Sossamon's request that we abate this appeal so he can file and present an out-of-time motion for new trial is denied. The appellate record has been filed. To facilitate the preparation and filing of Sossamon's pro se brief, we order the Honorable Joe Johnson, District Clerk of McLennan County, to send the extra copy of the appellate record to Harvey Leroy Sossamon, III, TDCJ No. 1120297, Robertson Unit, 12071 F.M. 3522, Abilene, Texas, 79601, within ten (10) days after the date of this Order.6 See Gonzalez v. State, 984 S.W.2d 790, 791 (Tex.App.-Waco 1999, order, no pet.); see also Tex.R.App. P. 34.5(g), 34.6(h). The district clerk shall notify the Clerk of this Court in writing when the record has been sent. Sossamon will have forty-five (45) days after the record is sent to review the record and return it to the district clerk. Sossamon shall file his pro se brief within sixty (60) days after the date the record is sent to him by the district clerk. See Gonzalez, 984 S.W.2d at 791.
1. The Court of Criminal Appeals has granted discretionary review on the following issues: (1) Whether the First Court of Appeals erred in ordering the trial court to give the appellant a second chance to file a motion for new trial, when the trial court had already lost jurisdiction to consider an out-of-time motion for new trial; and (2) Whether the State is seeking review of an interlocutory order. Jack v. State, No. 02-413 (Tex.Crim.App. Sept. 25, 2002) (order granting petition for discretionary review).
2. The trial court has discretion to permit a later presentment.
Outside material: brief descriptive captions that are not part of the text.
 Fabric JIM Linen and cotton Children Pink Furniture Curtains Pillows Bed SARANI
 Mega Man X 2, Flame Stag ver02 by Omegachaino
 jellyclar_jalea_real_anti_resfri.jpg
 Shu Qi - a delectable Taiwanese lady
Tex.R.App. P. 21.6. However, the motion must be presented and heard no later than 75 days after imposition or suspension of sentence. Id.
3. The Sixth Amendment right to counsel applies to the States through the Due Process Clause of the Fourteenth Amendment. Gideon v. Wainwright, 372 U.S. 335, 342-45, 83 S.Ct. 792, 795-97, 9 L.Ed.2d 799, 804-06 (1963); Garcia v. State, 57 S.W.3d 436, 438 n. 1 (Tex.Crim.App.2001).
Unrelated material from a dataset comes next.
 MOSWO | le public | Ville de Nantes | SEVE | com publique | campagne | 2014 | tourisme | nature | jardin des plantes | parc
4. As the Supreme Court explained, “The defendant's appearance in the status of one conducting his own defense is important in a criminal trial, since the right to appear pro se exists to affirm the accused's individual dignity and autonomy.” McKaskle v. Wiggins, 465 U.S. 168, 178, 104 S.Ct. 944, 951, 79 L.Ed.2d 122, 133 (1984).
5. Sossamon committed the offense on June 2, 2001. The current version of article 26.04 applies to defendants charged with crimes committed on or after January 1, 2002. Act of May 24, 2001, 77th Leg., R.S., ch. 906, §§ 16, 22, 2001 Tex. Gen. Laws 1800, 1815-16.
6. The Clerk of this Court shall send a copy of this Order to the District Clerk of McLennan County by certified mail, return receipt requested. See Gonzalez v. State, 984 S.W.2d 790, 791 (Tex. App.-Waco 1999, order, no pet.).